(Items from a dataset)
# # # # #

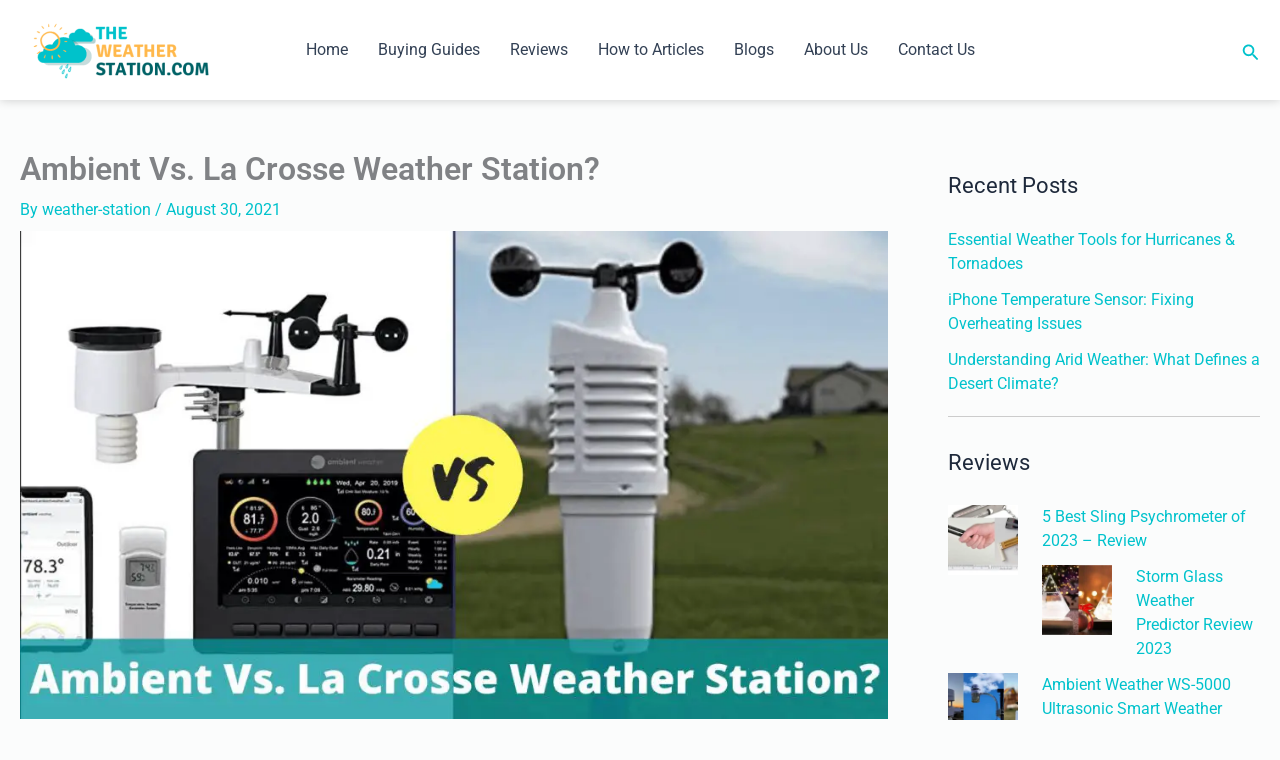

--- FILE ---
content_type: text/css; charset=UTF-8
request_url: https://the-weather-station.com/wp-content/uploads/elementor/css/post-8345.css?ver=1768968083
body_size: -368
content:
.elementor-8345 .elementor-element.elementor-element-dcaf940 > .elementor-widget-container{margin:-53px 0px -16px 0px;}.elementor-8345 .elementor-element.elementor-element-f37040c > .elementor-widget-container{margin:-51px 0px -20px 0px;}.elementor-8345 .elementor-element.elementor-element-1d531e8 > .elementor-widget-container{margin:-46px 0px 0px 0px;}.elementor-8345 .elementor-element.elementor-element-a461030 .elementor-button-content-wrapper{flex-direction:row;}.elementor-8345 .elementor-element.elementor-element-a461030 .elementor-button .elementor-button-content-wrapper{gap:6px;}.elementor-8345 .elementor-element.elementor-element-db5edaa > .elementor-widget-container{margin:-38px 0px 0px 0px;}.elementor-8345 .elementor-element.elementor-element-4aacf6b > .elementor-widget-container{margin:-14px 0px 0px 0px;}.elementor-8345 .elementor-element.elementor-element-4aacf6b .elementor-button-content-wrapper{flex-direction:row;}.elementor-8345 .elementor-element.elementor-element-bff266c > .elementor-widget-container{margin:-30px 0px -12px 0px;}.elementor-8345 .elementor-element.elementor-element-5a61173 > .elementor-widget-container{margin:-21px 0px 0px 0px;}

# # # # #

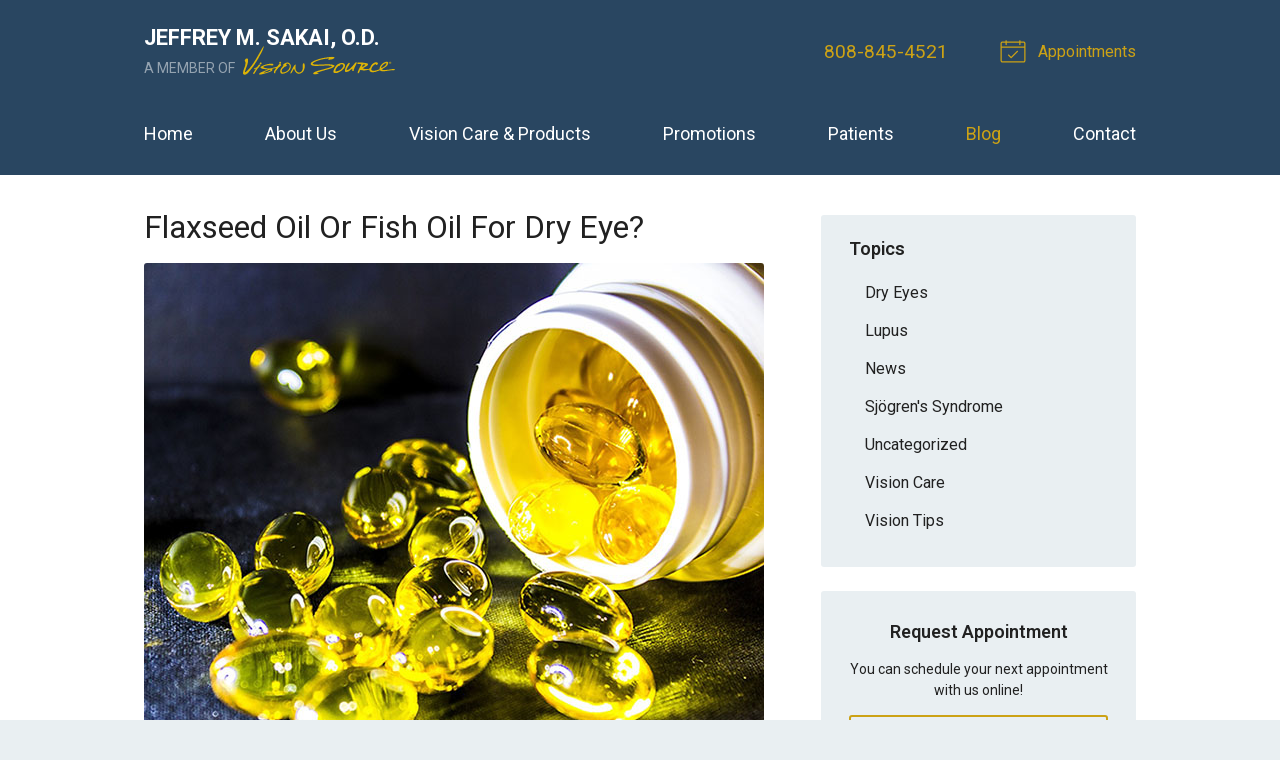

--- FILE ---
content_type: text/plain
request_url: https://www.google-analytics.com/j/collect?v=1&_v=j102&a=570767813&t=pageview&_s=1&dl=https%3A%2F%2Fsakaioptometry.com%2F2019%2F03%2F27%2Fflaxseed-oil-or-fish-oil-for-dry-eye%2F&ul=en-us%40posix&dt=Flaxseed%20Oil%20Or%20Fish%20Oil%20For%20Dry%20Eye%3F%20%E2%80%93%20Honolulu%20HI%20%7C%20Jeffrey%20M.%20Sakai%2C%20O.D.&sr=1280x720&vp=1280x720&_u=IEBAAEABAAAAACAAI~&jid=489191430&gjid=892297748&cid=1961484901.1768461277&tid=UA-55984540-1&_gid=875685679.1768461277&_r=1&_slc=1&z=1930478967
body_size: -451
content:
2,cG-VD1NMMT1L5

# # # # #

#### PROBLEM STATEMENT:
If a line in the records above includes the string "https", copy it.

#### ANSWER FOR THIS EXERCISE:
request_url: https://the-weather-station.com/wp-content/uploads/elementor/css/post-8345.css?ver=1768968083
request_url: https://www.google-analytics.com/j/collect?v=1&_v=j102&a=570767813&t=pageview&_s=1&dl=https%3A%2F%2Fsakaioptometry.com%2F2019%2F03%2F27%2Fflaxseed-oil-or-fish-oil-for-dry-eye%2F&ul=en-us%40posix&dt=Flaxseed%20Oil%20Or%20Fish%20Oil%20For%20Dry%20Eye%3F%20%E2%80%93%20Honolulu%20HI%20%7C%20Jeffrey%20M.%20Sakai%2C%20O.D.&sr=1280x720&vp=1280x720&_u=IEBAAEABAAAAACAAI~&jid=489191430&gjid=892297748&cid=1961484901.1768461277&tid=UA-55984540-1&_gid=875685679.1768461277&_r=1&_slc=1&z=1930478967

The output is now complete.